> **Work to complete**: Exactly as written, retype the lines that run from the line holding "Ageous27-NoAutoPickup icon" through the end of the records below. Do not include pictures.
▽
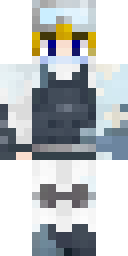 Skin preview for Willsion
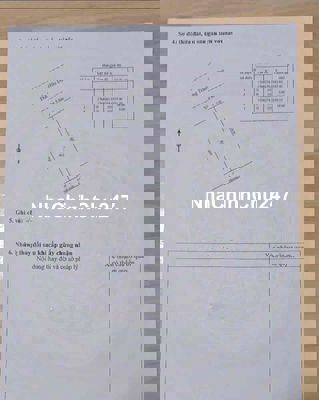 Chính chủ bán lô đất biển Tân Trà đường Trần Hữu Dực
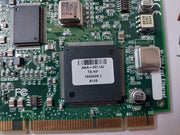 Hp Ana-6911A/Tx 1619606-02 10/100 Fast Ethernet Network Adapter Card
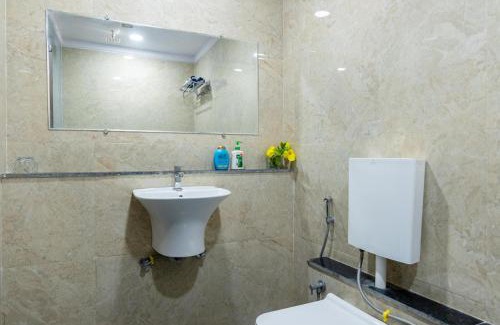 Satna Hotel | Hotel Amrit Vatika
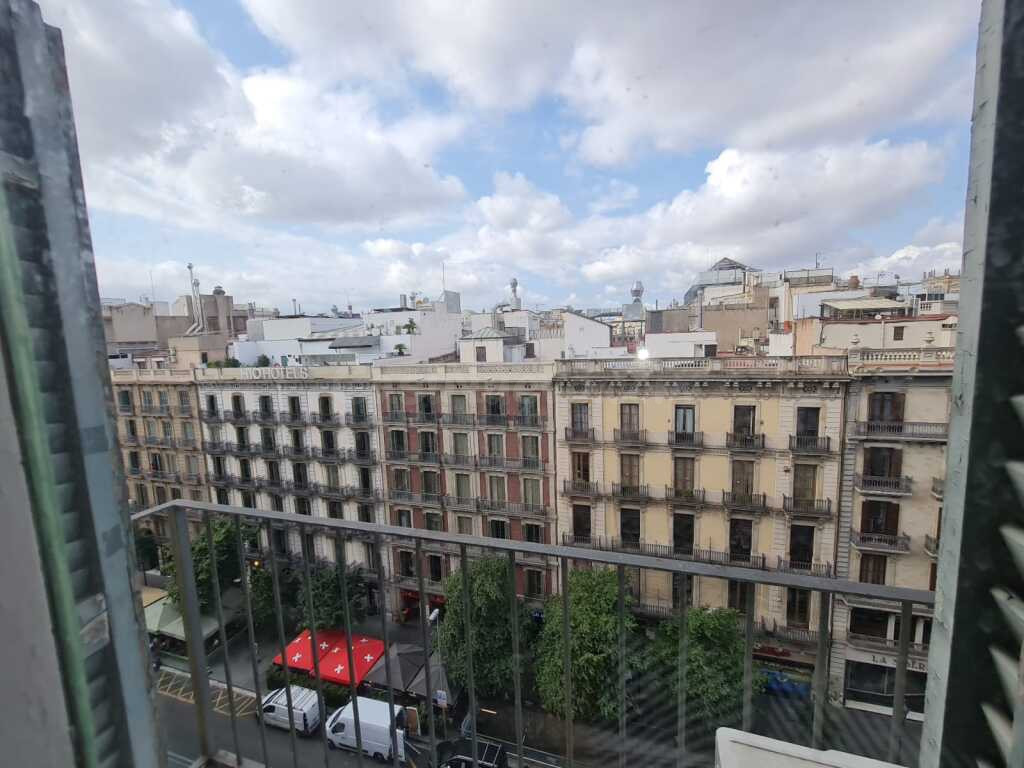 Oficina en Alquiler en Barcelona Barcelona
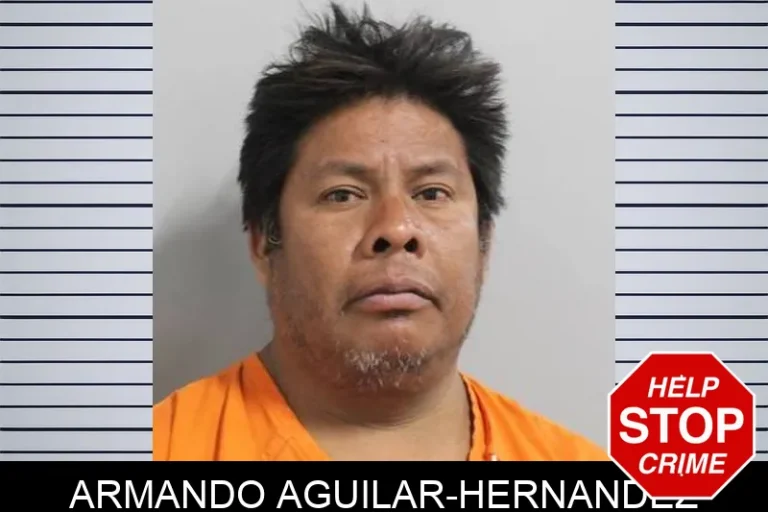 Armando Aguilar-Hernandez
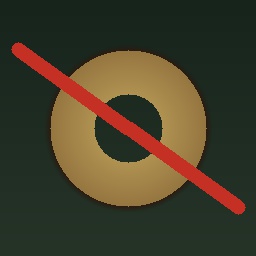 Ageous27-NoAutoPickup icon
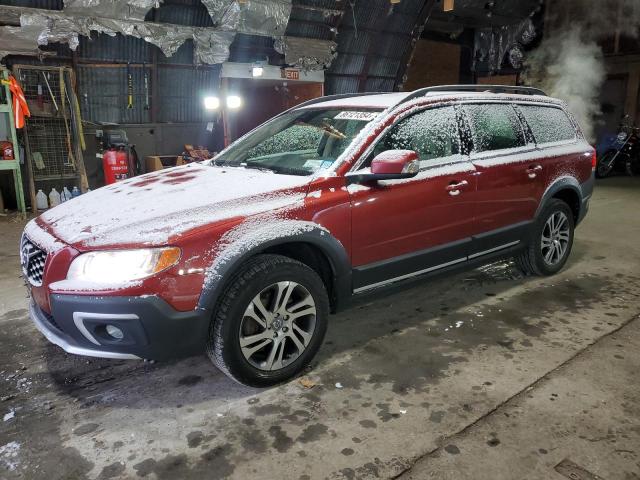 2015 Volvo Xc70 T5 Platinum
△
> **Completed exercise**:
 Ageous27-NoAutoPickup icon
 2015 Volvo Xc70 T5 Platinum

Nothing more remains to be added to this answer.